Challenge: Word for word, transcribe the lines below and drop the pictures.
══ Data excerpts
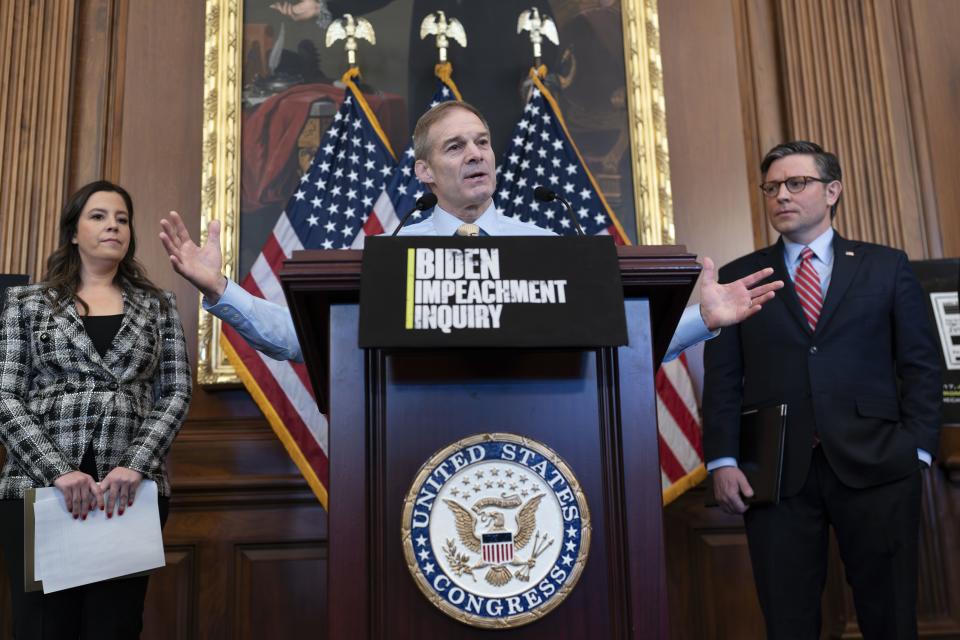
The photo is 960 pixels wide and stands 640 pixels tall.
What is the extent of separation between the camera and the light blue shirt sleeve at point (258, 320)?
179cm

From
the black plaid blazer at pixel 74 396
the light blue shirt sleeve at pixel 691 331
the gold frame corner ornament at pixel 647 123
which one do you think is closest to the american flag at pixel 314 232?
the black plaid blazer at pixel 74 396

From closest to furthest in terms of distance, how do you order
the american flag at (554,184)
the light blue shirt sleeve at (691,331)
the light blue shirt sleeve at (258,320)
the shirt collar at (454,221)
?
the light blue shirt sleeve at (258,320), the light blue shirt sleeve at (691,331), the shirt collar at (454,221), the american flag at (554,184)

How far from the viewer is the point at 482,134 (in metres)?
2.38

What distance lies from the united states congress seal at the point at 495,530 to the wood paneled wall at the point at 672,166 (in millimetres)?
2158

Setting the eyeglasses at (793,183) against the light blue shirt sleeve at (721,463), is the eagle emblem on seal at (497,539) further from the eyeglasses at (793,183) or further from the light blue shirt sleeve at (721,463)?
the eyeglasses at (793,183)

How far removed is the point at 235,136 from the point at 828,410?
2522 mm

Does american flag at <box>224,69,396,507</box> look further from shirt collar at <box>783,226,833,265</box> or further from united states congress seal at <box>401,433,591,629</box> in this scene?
united states congress seal at <box>401,433,591,629</box>

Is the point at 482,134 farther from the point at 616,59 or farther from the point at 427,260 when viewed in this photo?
the point at 616,59

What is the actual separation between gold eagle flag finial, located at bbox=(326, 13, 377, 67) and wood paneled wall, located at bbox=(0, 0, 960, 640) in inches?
22.9

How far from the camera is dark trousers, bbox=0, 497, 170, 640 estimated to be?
99.5 inches

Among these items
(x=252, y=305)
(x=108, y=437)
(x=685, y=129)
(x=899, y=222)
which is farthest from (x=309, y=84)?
(x=899, y=222)

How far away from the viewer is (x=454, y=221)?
240cm

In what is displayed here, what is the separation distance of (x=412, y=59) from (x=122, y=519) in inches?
89.8

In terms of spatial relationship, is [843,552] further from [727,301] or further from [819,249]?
[727,301]
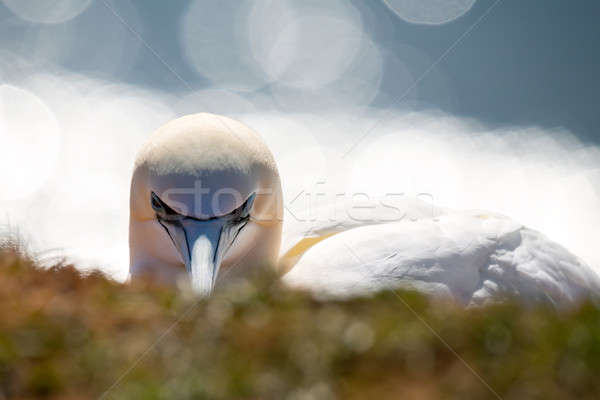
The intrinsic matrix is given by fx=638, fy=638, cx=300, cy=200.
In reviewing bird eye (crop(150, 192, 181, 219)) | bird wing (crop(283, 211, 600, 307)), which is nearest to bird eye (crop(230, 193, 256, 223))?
bird eye (crop(150, 192, 181, 219))

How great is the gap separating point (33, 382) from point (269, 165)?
2.14 metres

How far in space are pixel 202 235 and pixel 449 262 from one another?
4.45ft

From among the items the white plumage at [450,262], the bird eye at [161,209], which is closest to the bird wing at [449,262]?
the white plumage at [450,262]

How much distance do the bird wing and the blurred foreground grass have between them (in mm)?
1127

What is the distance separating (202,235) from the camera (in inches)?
133

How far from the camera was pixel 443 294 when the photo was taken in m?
3.42

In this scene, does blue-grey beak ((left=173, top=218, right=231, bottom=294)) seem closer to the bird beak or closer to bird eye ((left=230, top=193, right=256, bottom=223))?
the bird beak

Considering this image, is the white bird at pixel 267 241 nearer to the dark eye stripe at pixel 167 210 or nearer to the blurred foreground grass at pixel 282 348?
the dark eye stripe at pixel 167 210

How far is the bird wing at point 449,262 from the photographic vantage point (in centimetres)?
345

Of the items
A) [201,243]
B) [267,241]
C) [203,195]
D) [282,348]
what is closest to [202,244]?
[201,243]

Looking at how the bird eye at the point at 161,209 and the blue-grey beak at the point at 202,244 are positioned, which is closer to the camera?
the blue-grey beak at the point at 202,244

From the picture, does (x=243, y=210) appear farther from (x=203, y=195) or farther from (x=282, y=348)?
(x=282, y=348)

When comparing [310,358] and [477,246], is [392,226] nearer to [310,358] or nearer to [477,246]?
[477,246]

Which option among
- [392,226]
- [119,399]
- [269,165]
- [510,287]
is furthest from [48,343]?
[510,287]
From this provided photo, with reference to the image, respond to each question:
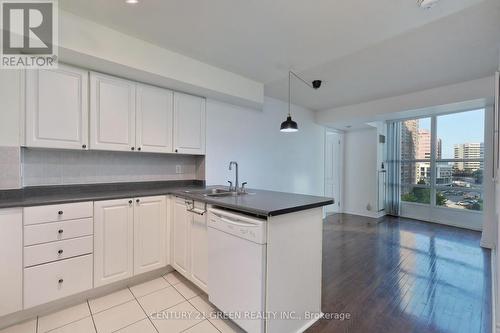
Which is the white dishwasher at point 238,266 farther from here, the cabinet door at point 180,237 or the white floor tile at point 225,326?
the cabinet door at point 180,237

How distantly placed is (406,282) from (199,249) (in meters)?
2.29

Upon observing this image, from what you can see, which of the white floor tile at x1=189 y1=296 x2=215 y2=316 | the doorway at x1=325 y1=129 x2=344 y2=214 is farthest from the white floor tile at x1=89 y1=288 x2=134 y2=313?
the doorway at x1=325 y1=129 x2=344 y2=214

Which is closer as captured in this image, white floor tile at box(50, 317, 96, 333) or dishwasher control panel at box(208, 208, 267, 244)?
dishwasher control panel at box(208, 208, 267, 244)

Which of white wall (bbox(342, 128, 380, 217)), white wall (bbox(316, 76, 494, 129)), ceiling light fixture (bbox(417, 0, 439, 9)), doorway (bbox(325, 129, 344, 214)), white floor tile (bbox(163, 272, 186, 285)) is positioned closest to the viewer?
ceiling light fixture (bbox(417, 0, 439, 9))

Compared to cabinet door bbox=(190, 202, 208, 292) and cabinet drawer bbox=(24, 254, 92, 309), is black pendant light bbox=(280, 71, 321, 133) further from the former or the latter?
cabinet drawer bbox=(24, 254, 92, 309)

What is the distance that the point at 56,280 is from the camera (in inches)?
76.3

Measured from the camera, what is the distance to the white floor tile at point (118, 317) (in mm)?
1782

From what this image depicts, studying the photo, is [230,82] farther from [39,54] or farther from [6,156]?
[6,156]

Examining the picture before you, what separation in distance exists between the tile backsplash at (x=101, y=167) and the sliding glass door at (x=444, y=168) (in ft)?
════
Solution for this problem:
The photo is 960 pixels wide and stands 640 pixels tall.
What is the extent of separation between the camera and the light blue shirt sleeve at point (258, 320)?
179cm

From
the black plaid blazer at pixel 74 396
the light blue shirt sleeve at pixel 691 331
the gold frame corner ornament at pixel 647 123
which one do you think is closest to the american flag at pixel 314 232?
the black plaid blazer at pixel 74 396

From closest to furthest in terms of distance, how do you order
the american flag at (554,184)
the light blue shirt sleeve at (691,331)
the light blue shirt sleeve at (258,320)
the shirt collar at (454,221)
?
the light blue shirt sleeve at (258,320), the light blue shirt sleeve at (691,331), the shirt collar at (454,221), the american flag at (554,184)

How far from the viewer is the point at 482,134 (in metres)?
2.38

What distance lies from the united states congress seal at the point at 495,530 to the wood paneled wall at the point at 672,166 (in millimetres)?
2158

Setting the eyeglasses at (793,183) against the light blue shirt sleeve at (721,463), is the eagle emblem on seal at (497,539) further from the eyeglasses at (793,183) or further from the light blue shirt sleeve at (721,463)?
the eyeglasses at (793,183)

How far removed is the point at 235,136 from the point at 828,410?
2522 mm

Does american flag at <box>224,69,396,507</box> look further from shirt collar at <box>783,226,833,265</box> or further from united states congress seal at <box>401,433,591,629</box> in this scene?
united states congress seal at <box>401,433,591,629</box>

Is the point at 482,134 farther from the point at 616,59 or farther from the point at 427,260 when viewed in this photo?
the point at 616,59

What is the actual separation between gold eagle flag finial, located at bbox=(326, 13, 377, 67) and wood paneled wall, located at bbox=(0, 0, 960, 640) in inches?
22.9

How far from the camera is dark trousers, bbox=0, 497, 170, 640 estimated to be?
99.5 inches

Among these items
(x=252, y=305)
(x=108, y=437)
(x=685, y=129)
(x=899, y=222)
which is farthest from (x=309, y=84)?
(x=899, y=222)

How far away from the viewer is (x=454, y=221)?
240cm

In what is displayed here, what is the separation distance of (x=412, y=59) from (x=122, y=519) in inches?
89.8

In terms of spatial relationship, is [843,552] further from [727,301] or further from [819,249]?
[727,301]
The intrinsic matrix is given by fx=638, fy=638, cx=300, cy=200.
In reviewing bird eye (crop(150, 192, 181, 219)) | bird wing (crop(283, 211, 600, 307)), which is nearest to bird eye (crop(230, 193, 256, 223))?
bird eye (crop(150, 192, 181, 219))

How great is the gap separating point (33, 382) from point (269, 165)?
2.14 metres

How far in space are pixel 202 235 and pixel 449 262 from one another?
4.45ft

From among the items the white plumage at [450,262], the bird eye at [161,209], which is closest to the bird wing at [449,262]?
the white plumage at [450,262]

How much distance do the bird wing and the blurred foreground grass have between them (in mm)?
1127

What is the distance separating (202,235) from the camera (in inches)?
133

How far from the camera was pixel 443 294 when the photo was taken in m?
3.42

In this scene, does blue-grey beak ((left=173, top=218, right=231, bottom=294)) seem closer to the bird beak or closer to bird eye ((left=230, top=193, right=256, bottom=223))?
the bird beak

Considering this image, is the white bird at pixel 267 241 nearer to the dark eye stripe at pixel 167 210 or nearer to the blurred foreground grass at pixel 282 348?
the dark eye stripe at pixel 167 210

How far is the bird wing at point 449,262 from the photographic vantage point (in centimetres)?
345

Of the items
A) [201,243]
B) [267,241]
C) [203,195]
D) [282,348]
what is closest to [202,244]?
[201,243]

Looking at how the bird eye at the point at 161,209 and the blue-grey beak at the point at 202,244 are positioned, which is closer to the camera?
the blue-grey beak at the point at 202,244

From the picture, does (x=243, y=210) appear farther from (x=203, y=195) or farther from (x=282, y=348)?
(x=282, y=348)

When comparing [310,358] and [477,246], is [392,226] nearer to [310,358] or nearer to [477,246]?
[477,246]

Which option among
- [392,226]
- [119,399]
- [269,165]
- [510,287]
is furthest from [48,343]?
[510,287]
From this provided photo, with reference to the image, respond to each question:
Which is the white dishwasher at point 238,266 farther from here, the cabinet door at point 180,237 or the white floor tile at point 225,326?
the cabinet door at point 180,237

How distantly placed is (406,282) from (199,249) (in meters)?
2.29

Upon observing this image, from what you can see, which of the white floor tile at x1=189 y1=296 x2=215 y2=316 | the doorway at x1=325 y1=129 x2=344 y2=214 is farthest from the white floor tile at x1=89 y1=288 x2=134 y2=313?
the doorway at x1=325 y1=129 x2=344 y2=214

Which is closer as captured in this image, white floor tile at box(50, 317, 96, 333) or dishwasher control panel at box(208, 208, 267, 244)?
dishwasher control panel at box(208, 208, 267, 244)

Which of white wall (bbox(342, 128, 380, 217)), white wall (bbox(316, 76, 494, 129)), ceiling light fixture (bbox(417, 0, 439, 9)), doorway (bbox(325, 129, 344, 214)), white floor tile (bbox(163, 272, 186, 285)) is positioned closest to the viewer?
ceiling light fixture (bbox(417, 0, 439, 9))

Compared to cabinet door bbox=(190, 202, 208, 292) and cabinet drawer bbox=(24, 254, 92, 309), is black pendant light bbox=(280, 71, 321, 133) further from the former or the latter?
cabinet drawer bbox=(24, 254, 92, 309)

What is the distance that the point at 56,280 is from the camera (in inches)?
76.3

Measured from the camera, what is the distance to the white floor tile at point (118, 317) (in mm)?
1782

From what this image depicts, studying the photo, is [230,82] farther from [39,54] or farther from [6,156]?
[6,156]

Examining the picture before you, what separation in distance exists between the tile backsplash at (x=101, y=167) and the sliding glass door at (x=444, y=168) (in ft)?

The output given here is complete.